> _Assignment_: Continue the Jenkins bug report about resent process output, picking up after its final sentence.

> _Text for analysis_:

Uploaded image for project: 'Jenkins'
  1. Jenkins
  2. JENKINS-37575

Delays in FileMonitoringTask.WriteLog can cause process output to be resent indefinitely

XMLWordPrintable

    • Icon: Bug Bug
    • Resolution: Fixed
    • Icon: Major Major
    • durable-task-plugin
    • Windows Server 2012 R2
      Jenkins 2.7.2
    • durable-task 1.23

      Problem

      Sometimes, after a certain amount of builds, the build never ends on the node.
      It sends forever the same 20-30 lines.
      It seems that the problem occurs more often when I restart Jenkins while there are some tasks running. But I'm not sure.
      It also seems that the problem is linked to a high load/network on the master/node.
      We can see the difference between the timestamper date (put when received by the master) and the log date (written during the Powershell execution)

      Some logs files can be bigger than 10GB before I kill the process.
      (Yes, it's really stored in the JENKINS_HOME)

      I think it's worth mentionning that I have 3 jenkins nodes on the same machine, and that my JENKINS-HOME is located on a network drive (CIFS/SMB).

> _Exercise data_:

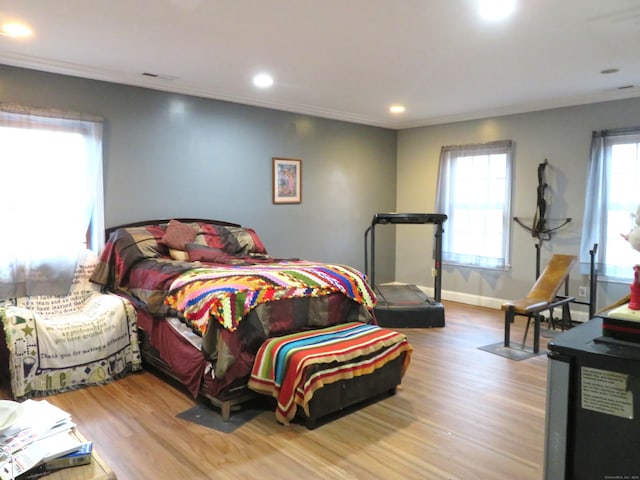 bedroom featuring crown molding, recessed lighting, wood finished floors, and baseboards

> _Result for this task_:
      Investigation

      Steps

      I've found on Wireshark that the node keeps sending the same logs forever.
      So the jenkins master is not (directly) the culprit.
      After enabling the debugguer on the slave, I've found that the method FileMonitoringTask$FileMonitoringController$WriteLog.invoke is called in an infinite loop somewhere in this file:
      durable-task-plugin\src\main\java\org\jenkinsci\plugins\durabletask\FileMonitoringTask.java
      The same file is read again and again with a lastLocation of 1930670. lastLocation represent the bytes already read. But I don't understand why it doesn't increase.
      The process is terminated, the log file is not bigger than 3MB (and can be seen in the upper left corner of the screenshot)

      Update 1: It seems that Jenkins read the whole file. If it fails, it will return 0. I suspect that Jenkins is failing to close the file descriptor. So the lastLocation is not updated. But the data are sent. Jenkins retries to read the file, fail again, etc. That's only a supposition for now.

      Update 2: It seems that it comes from the network, as I've captured a java.io.InterruptedIOException in this loop in hudson.remoting.ProxyOutputStream.

      Update 3: It seems that the Jenkins Master is guilty. I've connected my debugger to this one. The error occurs when it tries to write the log in its JENKINS_HOME. When executing the green line on the following screenshot.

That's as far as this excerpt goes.